Button mushrooms deftly picked and neatly trimmed by robot
Image credit: Thanh Soledas | Unsplash
Researchers in Penn State's College of Agricultural Sciences have developed a robotic mechanism for mushroom picking and trimming and demonstrated its effectiveness for the automated harvesting of button mushrooms.
In a new study, the prototype, which is designed to be integrated with a machine vision system, showed that it is capable of both picking and trimming mushrooms growing in a shelf system.
The research is consequential, according to lead author Professor Long He, because the mushroom industry has been facing labour shortages and rising labour costs. Mechanical or robotic picking can help alleviate those problems.
"The mushroom industry in Pennsylvania is producing about two-thirds of the mushrooms grown nationwide and the growers here are having a difficult time finding laborers to handle the harvesting, which is a very labour intensive and difficult job," said He. "The industry is facing some challenges, so an automated system for harvesting like the one we are working on would be a big help."
The button mushroom (Agaricus bisporus) is an important agricultural commodity. A total of 404,000 tonnes of button mushrooms, valued at $1.13bn (£80m approximately), were consumed in the US from 2017 to 2018. Of this production, 91 per cent were for the fresh market, according to the US Department of Agriculture, and were picked by hand, one by one, to ensure product quality, shelf life and appearance. Labour costs for mushroom harvesting account for 15 per cent to 30 per cent of the production value, He pointed out.
Developing a device to effectively harvest mushrooms was a complex endeavour. In hand-picking, a picker first locates a mature mushroom and detaches it with one hand, typically using three fingers. A knife in the picker's other hand is then used to remove the stipe end. Sometimes the picker waits until there are two or three mushrooms in hand and cuts them one by one. Finally, the mushroom is placed in a collection box. A robotic mechanism had to achieve an equivalent picking process.
The researchers designed a robotic mushroom-picking mechanism that included a picking "end-effector" based on a bending motion; a "4-degree-of-freedom positioning" end-effector for moving the picking end-effector; a mushroom stipe-trimming end-effector, and an electro-pneumatic control system. The researchers fabricated a laboratory-scale prototype to validate the performance of the mechanism.
The team used a suction cup mechanism to latch onto mushrooms and conducted bruise tests on the mushroom caps to analyse the influence of air pressure and acting time of the suction cup.
The test results, recently published in the journal Transactions of the American Society of Agricultural and Biological Engineers, showed that the picking end-effector was successfully positioned to the target locations and its success rate was 90 per cent at first pick, increasing to 94.2 per cent after second pick.
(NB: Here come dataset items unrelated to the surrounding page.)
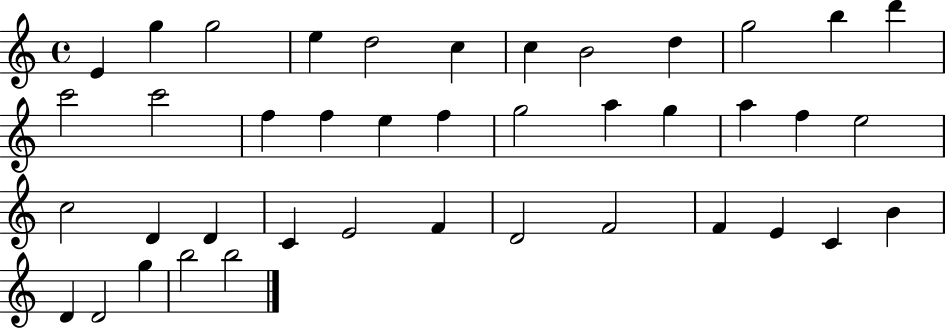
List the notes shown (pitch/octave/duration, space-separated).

E4/q G5/q G5/h E5/q D5/h C5/q C5/q B4/h D5/q G5/h B5/q D6/q C6/h C6/h F5/q F5/q E5/q F5/q G5/h A5/q G5/q A5/q F5/q E5/h C5/h D4/q D4/q C4/q E4/h F4/q D4/h F4/h F4/q E4/q C4/q B4/q D4/q D4/h G5/q B5/h B5/h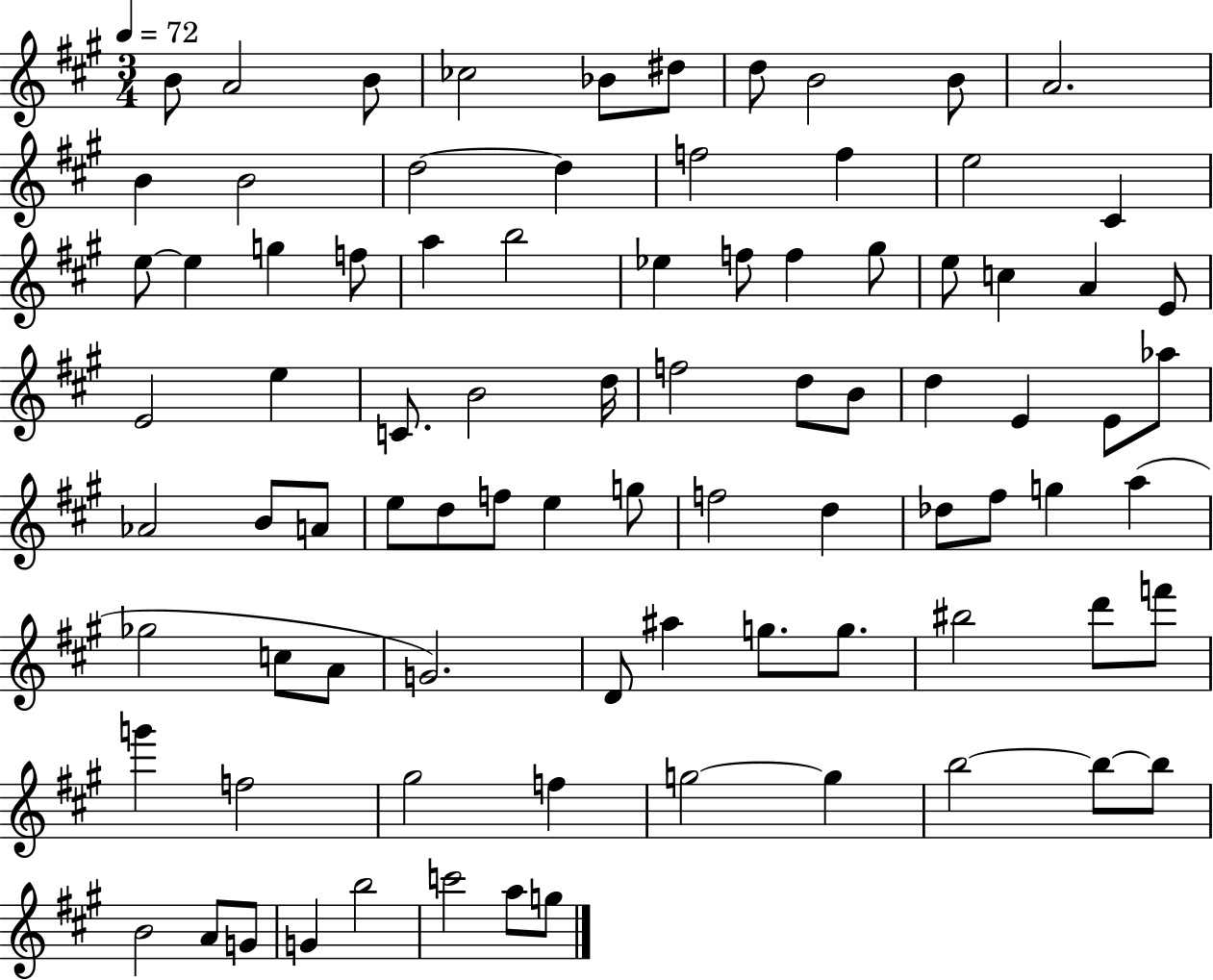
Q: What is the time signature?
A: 3/4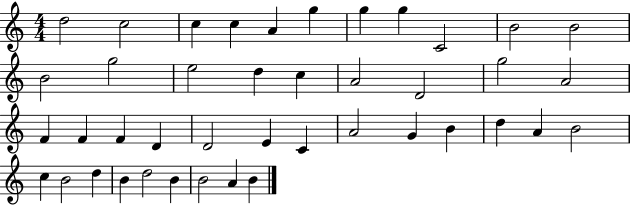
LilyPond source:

{
  \clef treble
  \numericTimeSignature
  \time 4/4
  \key c \major
  d''2 c''2 | c''4 c''4 a'4 g''4 | g''4 g''4 c'2 | b'2 b'2 | \break b'2 g''2 | e''2 d''4 c''4 | a'2 d'2 | g''2 a'2 | \break f'4 f'4 f'4 d'4 | d'2 e'4 c'4 | a'2 g'4 b'4 | d''4 a'4 b'2 | \break c''4 b'2 d''4 | b'4 d''2 b'4 | b'2 a'4 b'4 | \bar "|."
}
The trimming end-effector achieved a success rate of 97 per cent overall. The bruise tests indicated that the air pressure was the main factor affecting the bruise level, compared to the suction-cup acting time, and an optimised suction cup may help to alleviate the bruise damage, the researchers noted. The laboratory test results indicated that the developed picking mechanism has potential to be implemented in automatic mushroom harvesting.
Button mushrooms for the study were grown in tubs at Penn State's Mushroom Research Center on the University Park campus. Fabrication and experiments were conducted at the Fruit Research and Extension Center in Biglerville. A total of 70 picking tests were conducted to evaluate the robotic picking mechanism. The working pressures of the pneumatic system and the suction cup were set at 80 and 25 pounds per square inch, respectively. The Penn State Mushroom Research Competitive Grants Program supported the research.
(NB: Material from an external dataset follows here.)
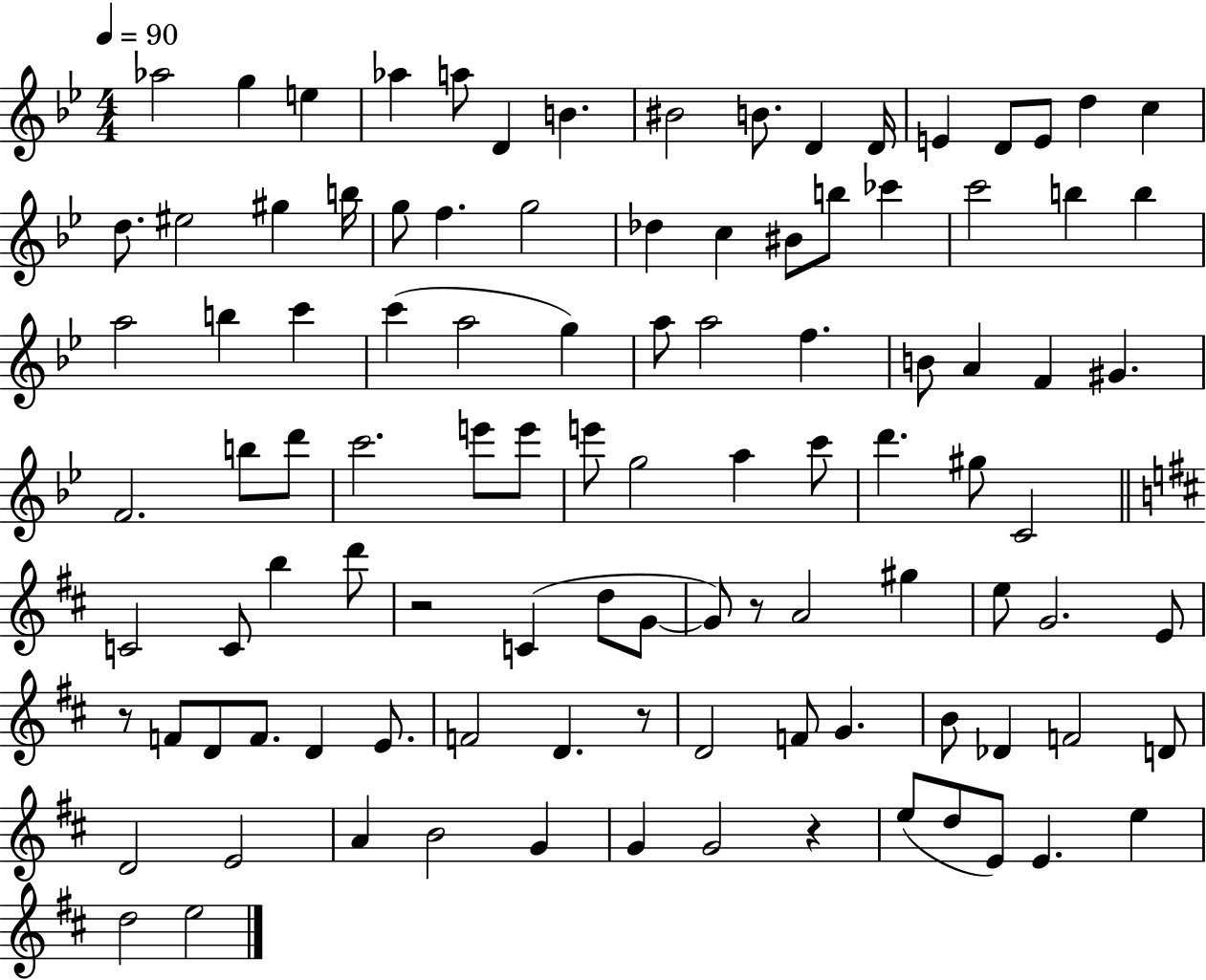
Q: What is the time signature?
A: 4/4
Agricultural robots are a fertile area for research, with the intense demands of growing and and harvesting ever-larger amounts of fruit and vegetables to feed the world's 'mushrooming' population. Soft produce poses particular problems, as the robots have to be ultra-precise and delicate in handling the crop so as not to spoil it.
In March this year, researchers at Shibaura Institute of Technology in Tokyo demonstrated a convenient method for measuring the ripeness of fruit, using laser-induced plasma shockwaves and the resulting vibrations on the surface of the fruit. In 2019, a small group of autonomous robots were set to work picking enough strawberries for the Wimbledon tennis championships, where visitors consume around 34,000kg of the soft fruit every year.
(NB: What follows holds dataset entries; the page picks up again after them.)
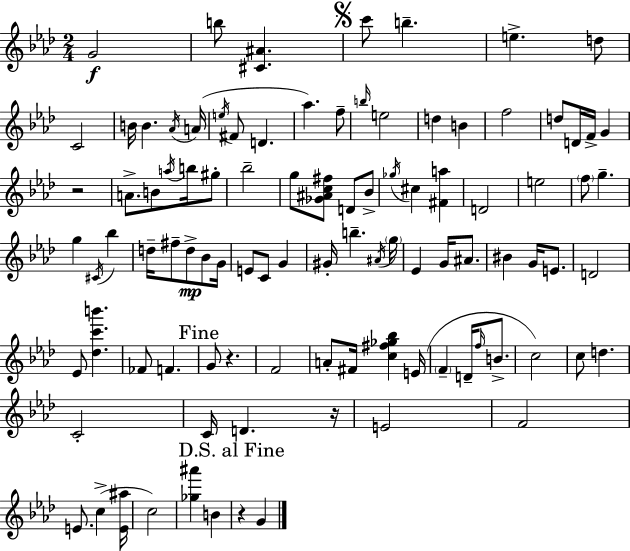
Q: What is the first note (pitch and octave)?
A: G4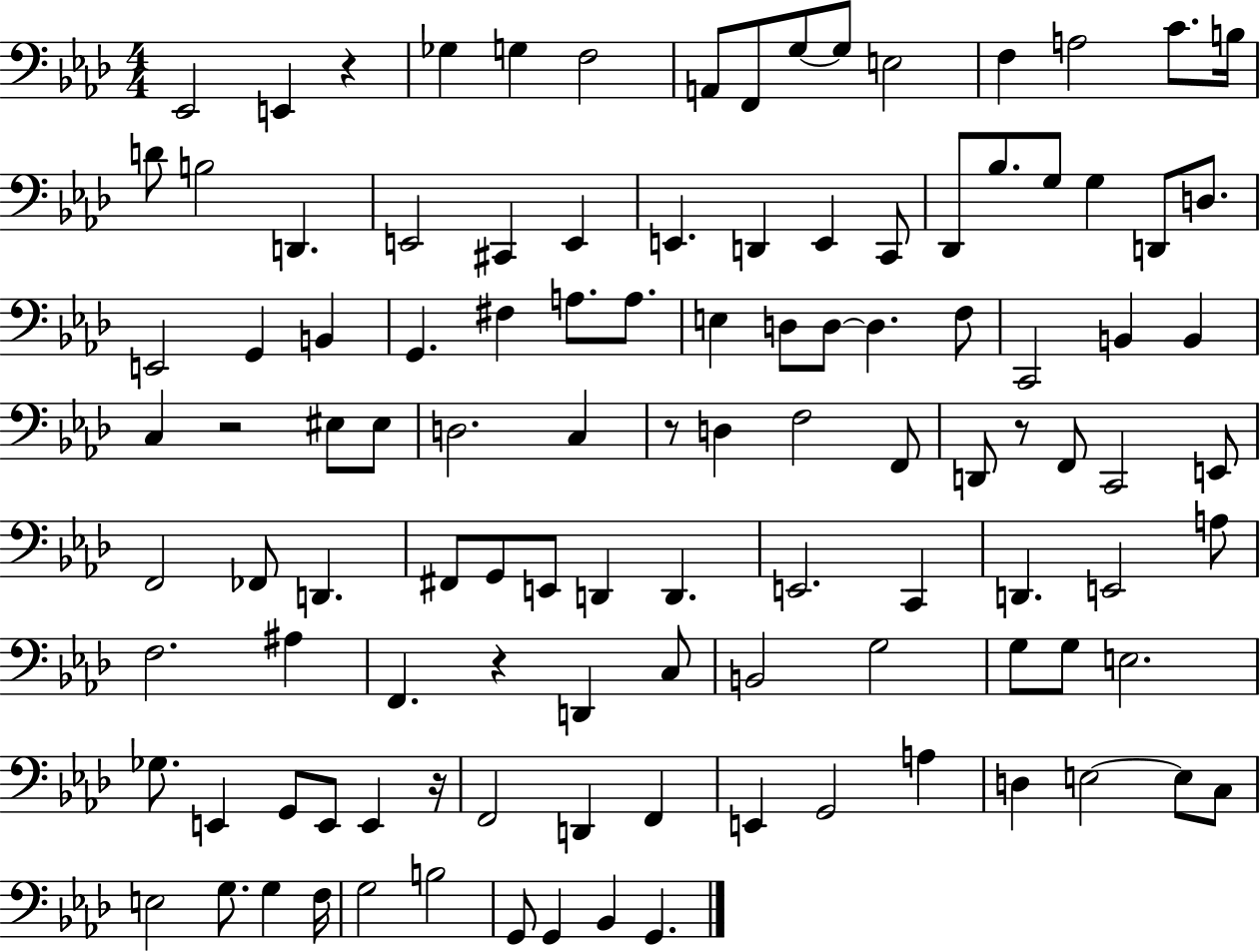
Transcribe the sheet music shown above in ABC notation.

X:1
T:Untitled
M:4/4
L:1/4
K:Ab
_E,,2 E,, z _G, G, F,2 A,,/2 F,,/2 G,/2 G,/2 E,2 F, A,2 C/2 B,/4 D/2 B,2 D,, E,,2 ^C,, E,, E,, D,, E,, C,,/2 _D,,/2 _B,/2 G,/2 G, D,,/2 D,/2 E,,2 G,, B,, G,, ^F, A,/2 A,/2 E, D,/2 D,/2 D, F,/2 C,,2 B,, B,, C, z2 ^E,/2 ^E,/2 D,2 C, z/2 D, F,2 F,,/2 D,,/2 z/2 F,,/2 C,,2 E,,/2 F,,2 _F,,/2 D,, ^F,,/2 G,,/2 E,,/2 D,, D,, E,,2 C,, D,, E,,2 A,/2 F,2 ^A, F,, z D,, C,/2 B,,2 G,2 G,/2 G,/2 E,2 _G,/2 E,, G,,/2 E,,/2 E,, z/4 F,,2 D,, F,, E,, G,,2 A, D, E,2 E,/2 C,/2 E,2 G,/2 G, F,/4 G,2 B,2 G,,/2 G,, _B,, G,,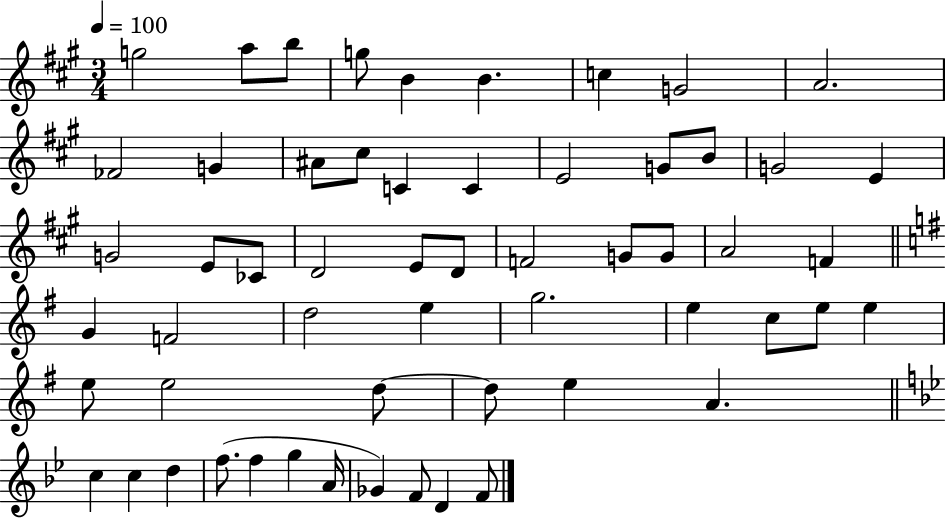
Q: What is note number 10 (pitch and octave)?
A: FES4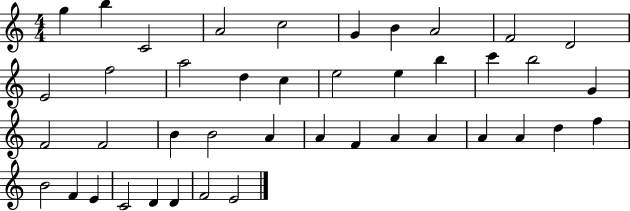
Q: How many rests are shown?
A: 0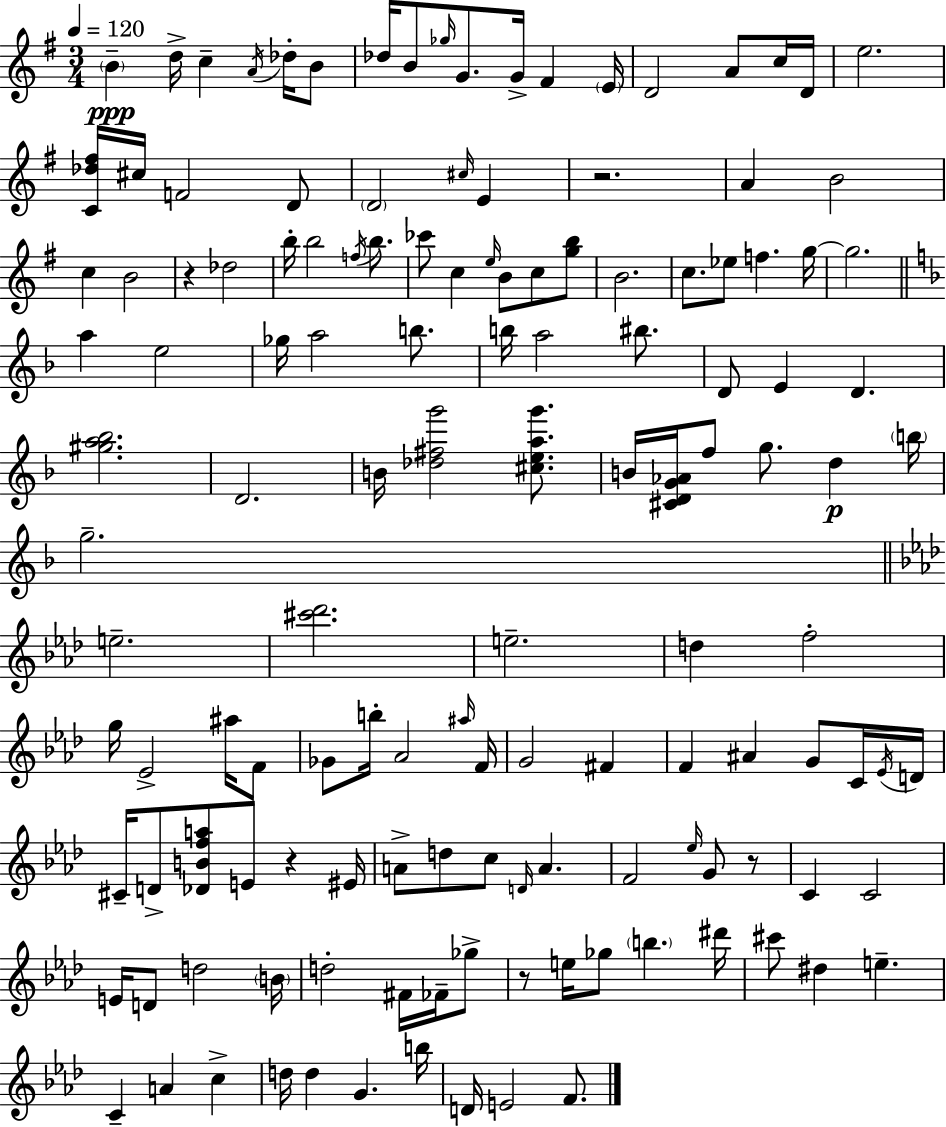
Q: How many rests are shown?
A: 5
Elsewhere, a team of researchers from the National University of Singapore (NUS) has developed a solar-powered, fully automated device - dubbed SmartFarm - that can absorb air moisture at night and release it during the day for crop irrigation. The water harvesting and irrigation process can be fine-tuned to suit different types of plants and local climate for optimal cultivation.
The thorny dilemma of how to eradicate hunger in every part of the world, without farming and distribution logistics causing even greater environmental damage to the planet, is at the heart of global food production. Easy answers do not grow on trees.